▶ TEXTE FOURNI:
▼
Voilà qui invite à relire les contributions de l'Album zutique sous un jour bien précis, celui de querelles parisiennes entre les parnassiens et leurs ennemis, comme entre les parnassiens froidement anticommunards et ceux qui avaient au moins quelques sympathies pour le mouvement. On comprend dès lors que "Vu à Rome" n'a pas pour vocation de rester comme une parodie très aléatoire de Léon Dierx. On voit bien aussi que les explications livrées par Claisse et d'autres du monostiche "L'Humanité chaussait le vaste enfant Progrès" sont en-dessous des implications parodiques réelles de l'ensemble collectif que forme le Cercle du Zutisme. Claisse n'a pas voulu comprendre que le nom Ricard avait du sens dans le monde parnassien, comme Reboul minimise de manière absurde la réalité de la signature "Léon Dierx" au bas de "Vu à Rome". Le régime parodique des pages zutiques n'est pas compris par les rimbaldiens qui se contentent de lire chaque poème séparément et de dégager les perspectives de sens les plus concrètes qui ressortent de la lecture des vers. Non, il faut penser à un phénomène culturel d'époque en lisant les poèmes de ce collectif.
▲
▶ DONNÉES RECUEILLIES:
▼
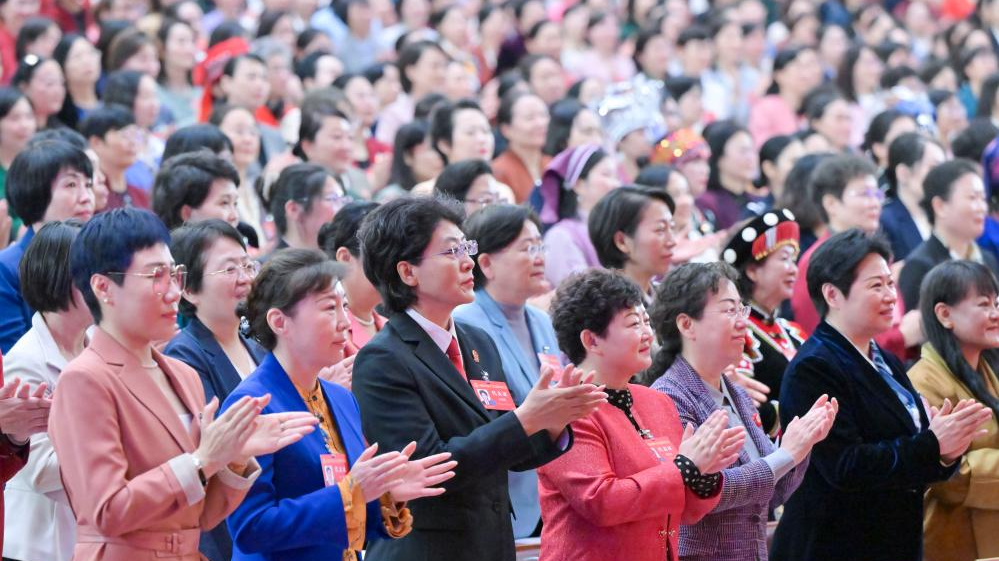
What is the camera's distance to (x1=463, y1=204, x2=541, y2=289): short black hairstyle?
▲
▶ VOTRE TRAVAIL:
1 > D'après le texte sur l'Album zutique, quelle signature figure au bas de « Vu à Rome » ?
2 > Prolongez le texte sur l'Album zutique au-delà de sa dernière phrase.
La liste n'a aucun lien avec le texte sur l'Album zutique.

▶ RÉPONSES ATTENDUES:
1 > La signature « Léon Dierx ».

2 >
Lisez l'extrait de la lettre de Verlaine à Ricard citée par Pakenham en son début d'article. Verlaine demande si la création de la revue L'Art se concrétise, promet des abonnements, dit que son article précisément contre Barbey d'Aurevilly "avance". Verlaine ironise sur les bois "sourds" et les prés "verts" (il met des guillemets aux adjectifs "sourds" et "verts") : cela fait songer au commentaire sur le caractère poétique de l'expression en principe redondante "eau bleue" dans les Pensées de Joseph Delorme, le personnage fictif de Sainte-Beuve, et cette ironie, qui en vérité pourrait frapper la musique creuse des vers ricardiens, suppose aussi la nudité quelque peu inintéressante des bois et prés qu'arpente Verlaine. Par souci d'équité, Verlaine se partage entre vins de Bourgogne et bières du Nord, il n'y manque que le pastis, mais peut-être pas vu son correspondant. Verlaine tape, et largement à tort, sur le prétendu creux poétique lamartinien, il se ravisera sur le tard à ce sujet. C'est même assez bizarre que Verlaine formule ainsi son dédain d'un creux lamartinien en écrivant à un poète tel que Ricard. En tout cas, Verlaine avance plusieurs titres d'oeuvres qu'il lit pour renforcer sa vocation propre : "Hypatie", "Le Poème de la femme", "Le Réveil d'Hélias", "Apollonie", et il ajoute qu'il est à la moitié du Ramayana, mais il faut avouer que ça ressemble à une énorme blague hypocrite.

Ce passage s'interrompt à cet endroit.